### EXERCISE REQUIREMENTS
Transcribe exactly everything in the data below from the line containing "[researcher-annotated camera trap]" down to the line containing "category: possum", both lines included and nothing further.

### TASK INPUTS
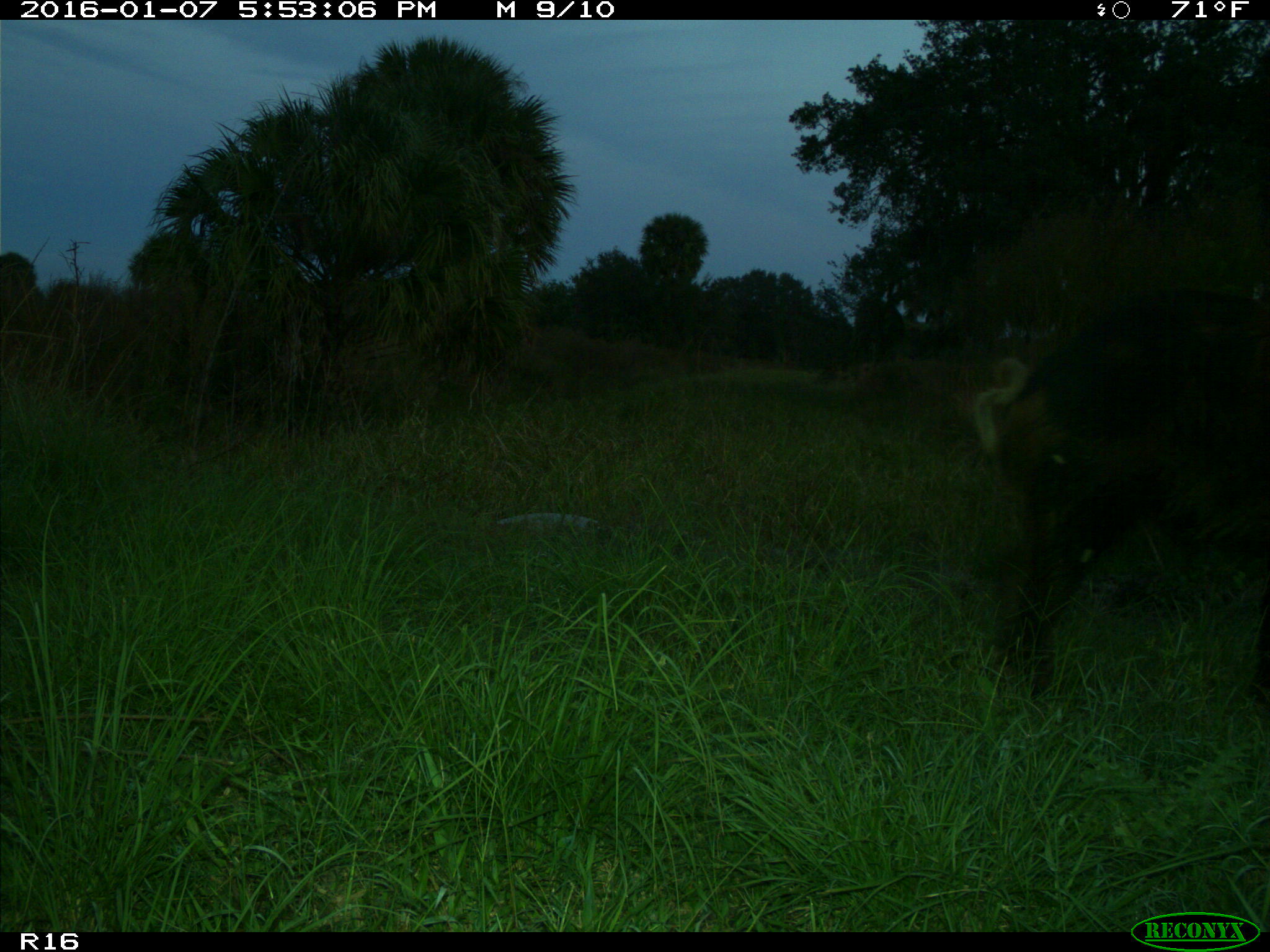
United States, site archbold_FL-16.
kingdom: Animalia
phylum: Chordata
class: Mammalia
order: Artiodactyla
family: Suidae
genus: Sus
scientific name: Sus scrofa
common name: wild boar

==

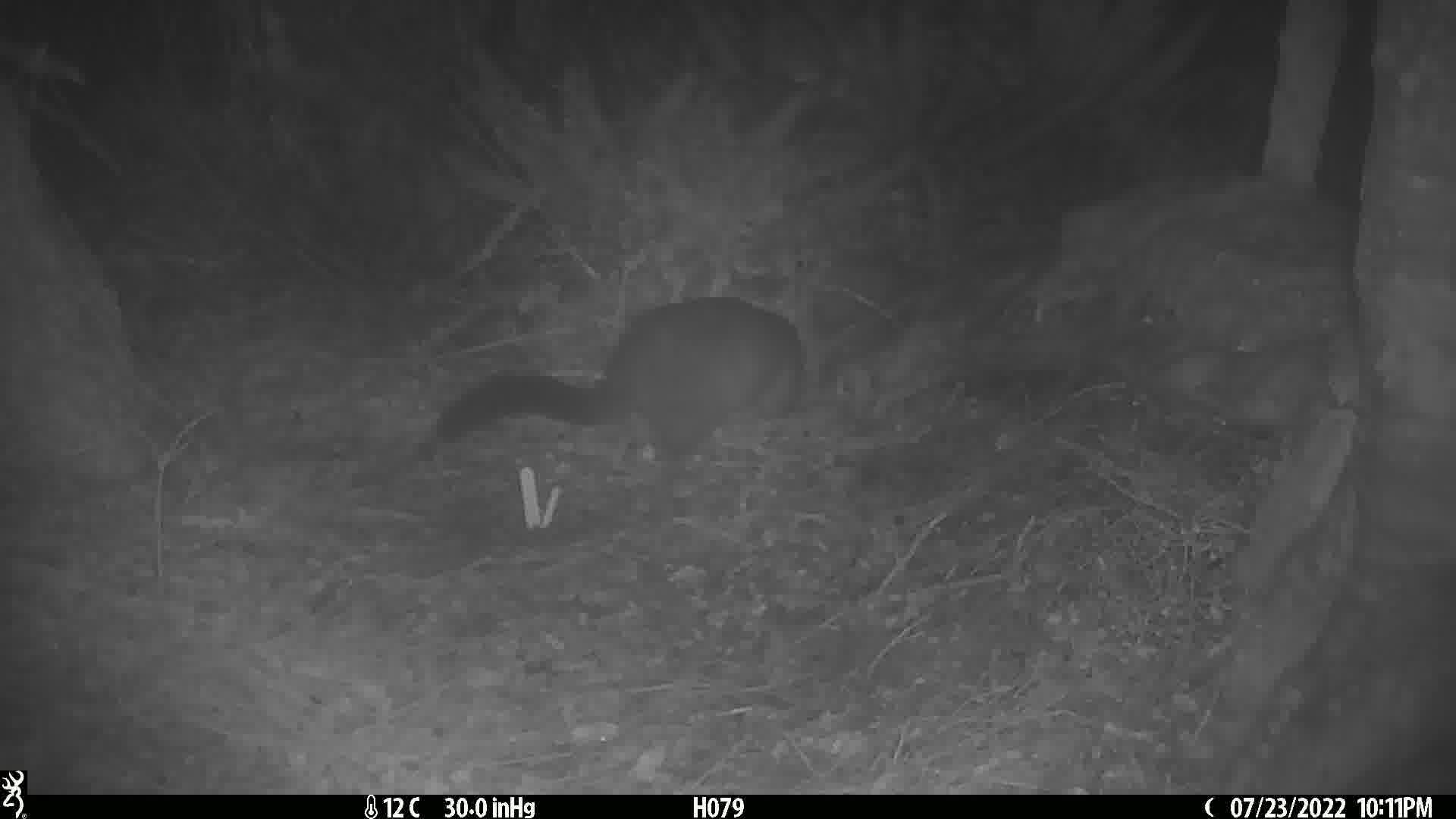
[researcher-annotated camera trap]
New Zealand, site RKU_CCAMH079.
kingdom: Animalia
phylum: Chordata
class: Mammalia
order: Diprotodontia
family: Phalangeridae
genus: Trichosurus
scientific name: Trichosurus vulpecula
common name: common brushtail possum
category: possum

### YOUR RESPONSE
[researcher-annotated camera trap]
New Zealand, site RKU_CCAMH079.
kingdom: Animalia
phylum: Chordata
class: Mammalia
order: Diprotodontia
family: Phalangeridae
genus: Trichosurus
scientific name: Trichosurus vulpecula
common name: common brushtail possum
category: possum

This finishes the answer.